*EXERCISE GOAL*: Substitute "Least" for "Most" everywhere it appears in the material below, reproducing all other text unchanged. Leave the pictures out of your answer.

*INFORMATION PROVIDED*:
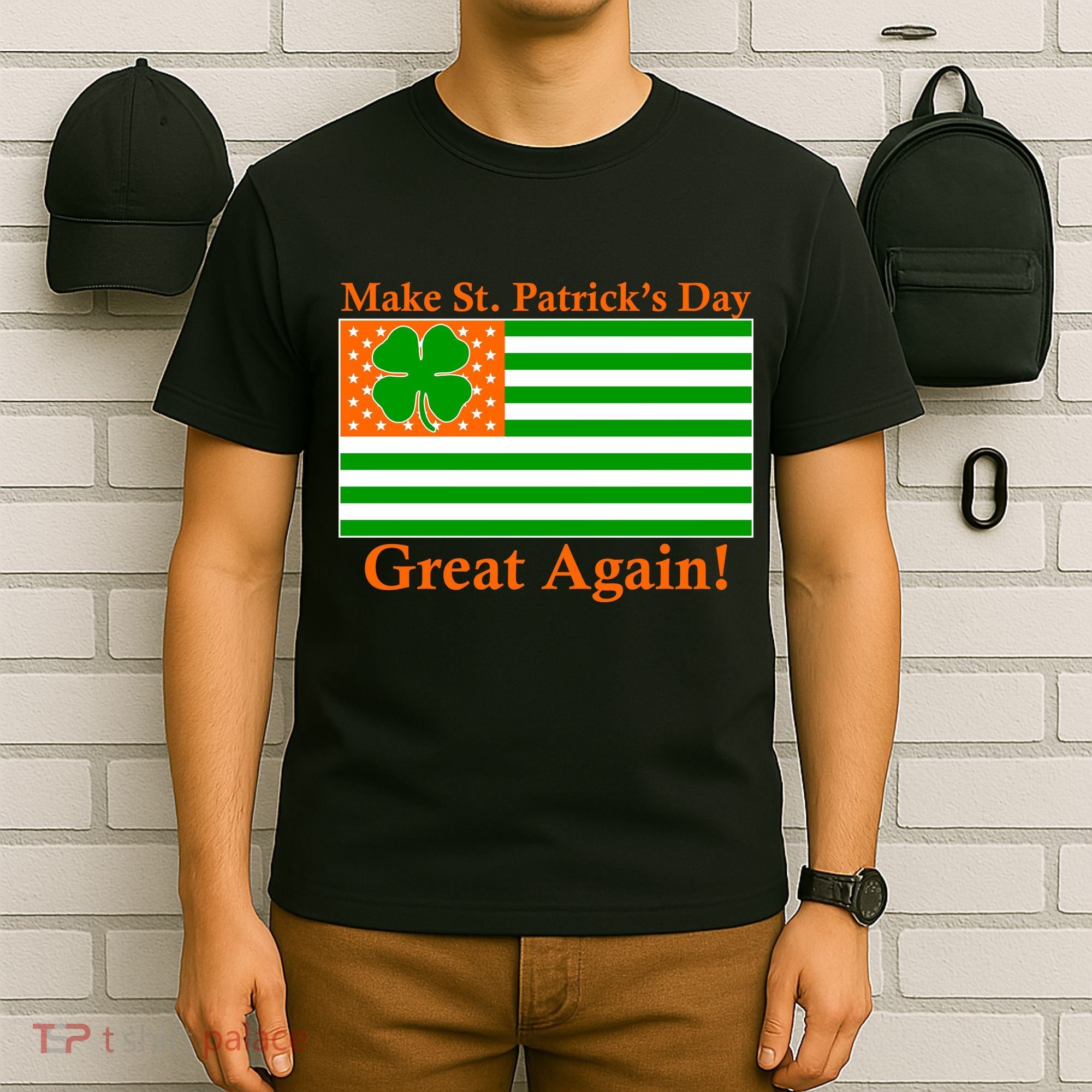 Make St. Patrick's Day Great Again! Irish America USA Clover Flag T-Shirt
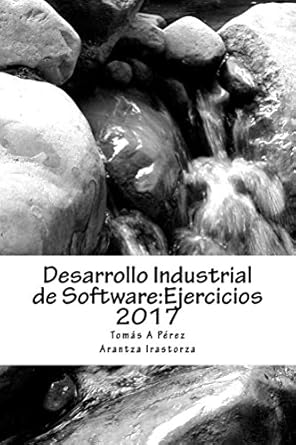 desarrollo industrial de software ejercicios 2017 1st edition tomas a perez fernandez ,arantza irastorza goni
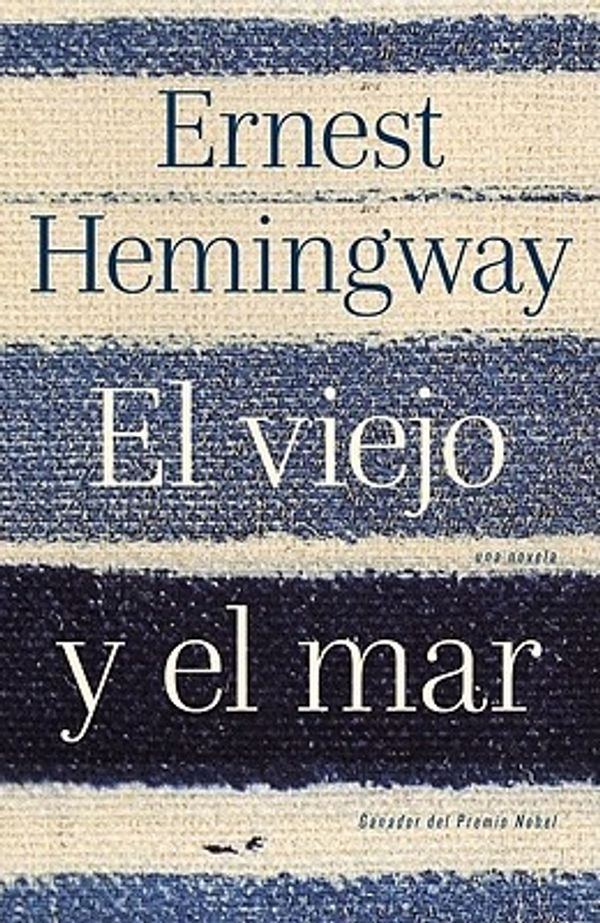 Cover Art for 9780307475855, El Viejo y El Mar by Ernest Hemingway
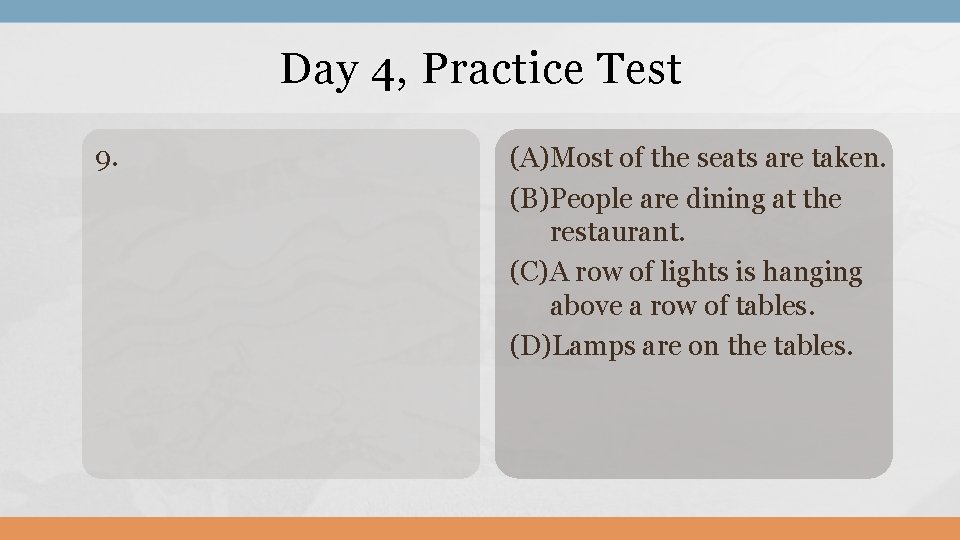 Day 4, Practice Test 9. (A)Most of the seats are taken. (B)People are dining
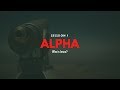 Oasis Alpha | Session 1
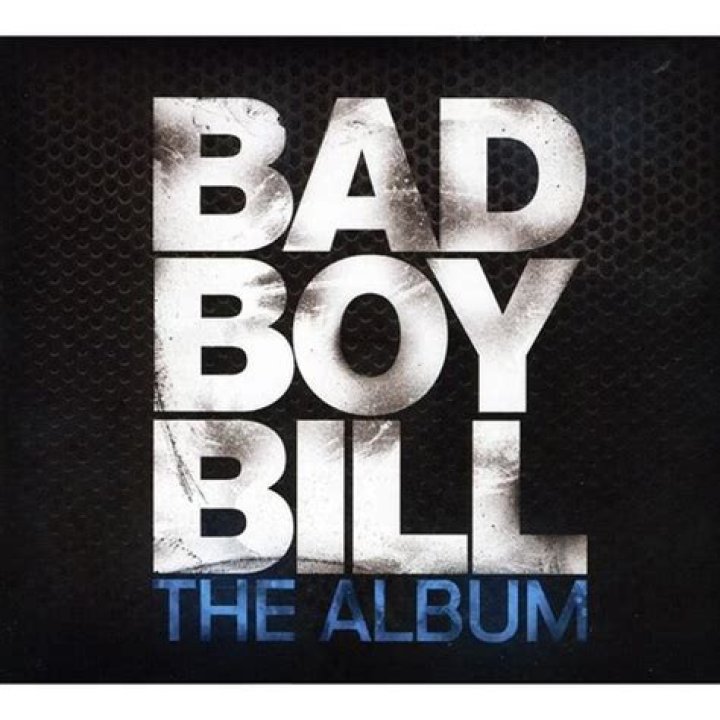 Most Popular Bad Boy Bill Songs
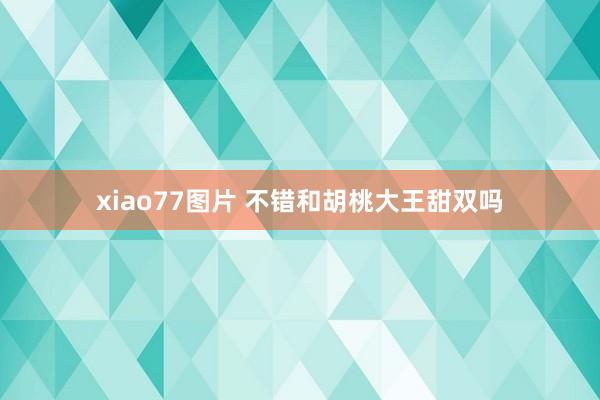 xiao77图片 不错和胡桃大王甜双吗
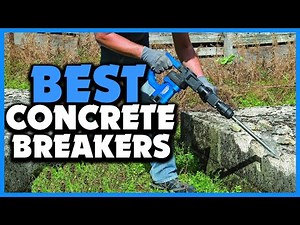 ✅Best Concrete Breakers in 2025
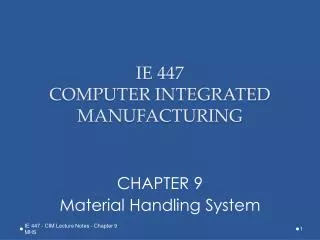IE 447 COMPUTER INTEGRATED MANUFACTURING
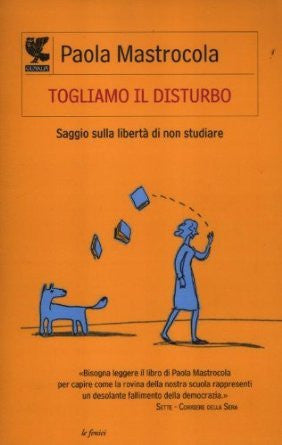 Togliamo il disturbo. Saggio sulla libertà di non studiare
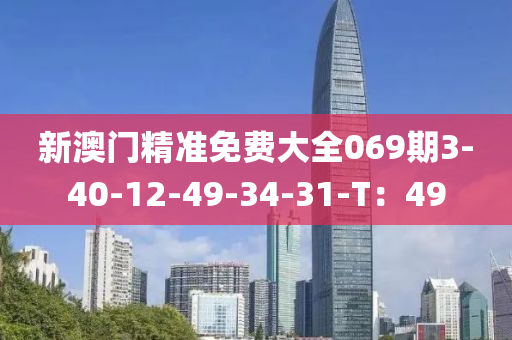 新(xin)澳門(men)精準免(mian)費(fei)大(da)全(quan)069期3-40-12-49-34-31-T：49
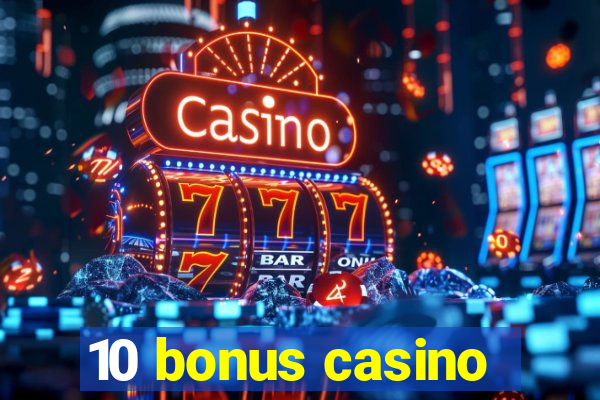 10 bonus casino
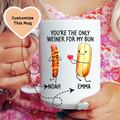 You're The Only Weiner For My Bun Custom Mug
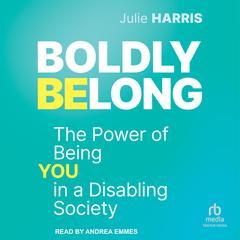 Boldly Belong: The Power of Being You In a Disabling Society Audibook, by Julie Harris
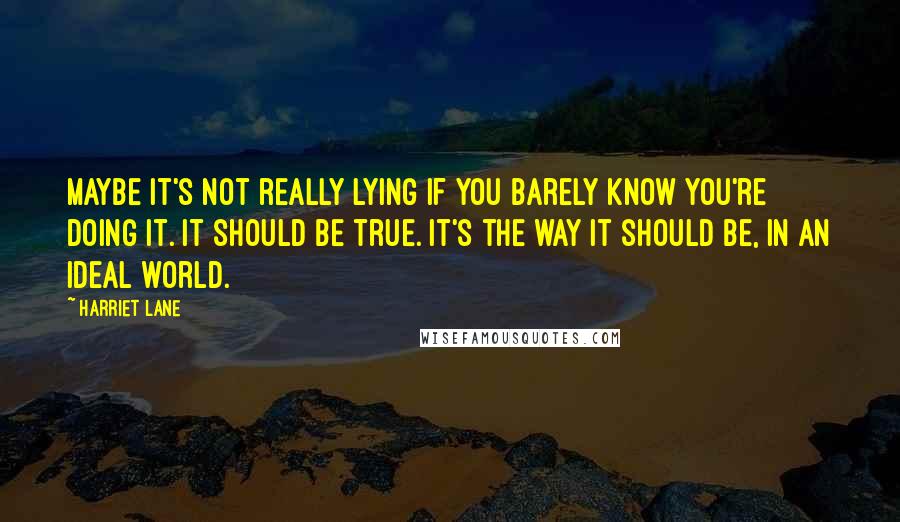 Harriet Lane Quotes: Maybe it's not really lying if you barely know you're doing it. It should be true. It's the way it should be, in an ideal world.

*EXERCISE RESULT*:
 Make St. Patrick's Day Great Again! Irish America USA Clover Flag T-Shirt
 desarrollo industrial de software ejercicios 2017 1st edition tomas a perez fernandez ,arantza irastorza goni
 Cover Art for 9780307475855, El Viejo y El Mar by Ernest Hemingway
 Day 4, Practice Test 9. (A)Least of the seats are taken. (B)People are dining
 Oasis Alpha | Session 1
 Least Popular Bad Boy Bill Songs
 xiao77图片 不错和胡桃大王甜双吗
 ✅Best Concrete Breakers in 2025
IE 447 COMPUTER INTEGRATED MANUFACTURING
 Togliamo il disturbo. Saggio sulla libertà di non studiare
 新(xin)澳門(men)精準免(mian)費(fei)大(da)全(quan)069期3-40-12-49-34-31-T：49
 10 bonus casino
 You're The Only Weiner For My Bun Custom Mug
 Boldly Belong: The Power of Being You In a Disabling Society Audibook, by Julie Harris
 Harriet Lane Quotes: Maybe it's not really lying if you barely know you're doing it. It should be true. It's the way it should be, in an ideal world.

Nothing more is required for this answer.